I hope you won’t consider me lazy with this week’s column, but what I’m bringing you today I can take no credit for. I’m always pouring through Fort Mill history for interesting tidbits to bring you, and my research this week turned up a gem too great to pass up. As we struggle daily with the idea of which candidate will be the best president (or possibly the lesser of two evils) it’s refreshing to find evidence that leadership can be broken down to some home truths that aren’t hard to grasp. In her book The Springs Story, Louise Pettus relayed a list of twelve things that Col. Elliott White Springs, WWI Flying Ace and president of Springs Industries, listed when he was asked by his longtime architect, Joe Croxton, to impart to him the things that irritated the Colonel in business. His responses from 65 years ago could not be more applicable today. This is what he reportedly answered without missing a beat:
- Don’t lie to me, I can usually detect a lie.
- If I ask a question and you do not know the answer, say “I don’t know.” Do not beat around the bush and make me think you know. No one can possibly know everything.
- Do not stand up when I enter your office. I am not a female, nor the president of the United States.
- Do not tell me something today and later tell me something else. I have a pretty good memory.
- If you call on the phone and I answer, don’t say “Who’s this?”
- When I walk in a man’s office on September 1st and his calendar is still displaying the month of August, I feel he is incompetent.
- Speak softly on the phone when talking to me. Don’t yell. I have sensitive eardrums.
- If I am in your office and the phone rings, let it ring. I know I’m not too busy, but I don’t like to stand around while someone carries on a conversation. I have instructed the switchboard to ring only twice.
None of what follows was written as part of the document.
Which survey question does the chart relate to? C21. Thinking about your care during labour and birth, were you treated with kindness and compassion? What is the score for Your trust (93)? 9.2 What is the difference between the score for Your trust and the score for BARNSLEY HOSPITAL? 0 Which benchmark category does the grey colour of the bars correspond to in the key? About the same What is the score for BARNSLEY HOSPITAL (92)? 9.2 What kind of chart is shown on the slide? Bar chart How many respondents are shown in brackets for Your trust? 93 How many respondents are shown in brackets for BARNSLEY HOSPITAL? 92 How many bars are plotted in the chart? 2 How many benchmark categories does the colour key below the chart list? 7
- When drawing a floor plan for me, do not name any place “lobby.” The only place for a lobby is in Washington. This building has a foyer.
- You have every right to disagree with me, but don’t argue the point.
- When I ask you to do something for me and say “There is no hurry, just when you can find the time,” don’t believe me. I will probably be back within the hour.
- Be brief. Just give me the details. I have some department heads who, when you ask them the time, will tell you how to build a watch.
He ended his list by asking if twelve responses were enough. I’d say those twelve directives, sensitive eardrums notwithstanding, comprise a master class in appropriate business courtesy and practices. Perhaps a little more Colonel and a bit less of what passes for “celebrity leadership” would be a welcome change in Fort Mill, Washington, D.C., and beyond. I’m tacking this list up on my bulletin board—in my foyer, of course.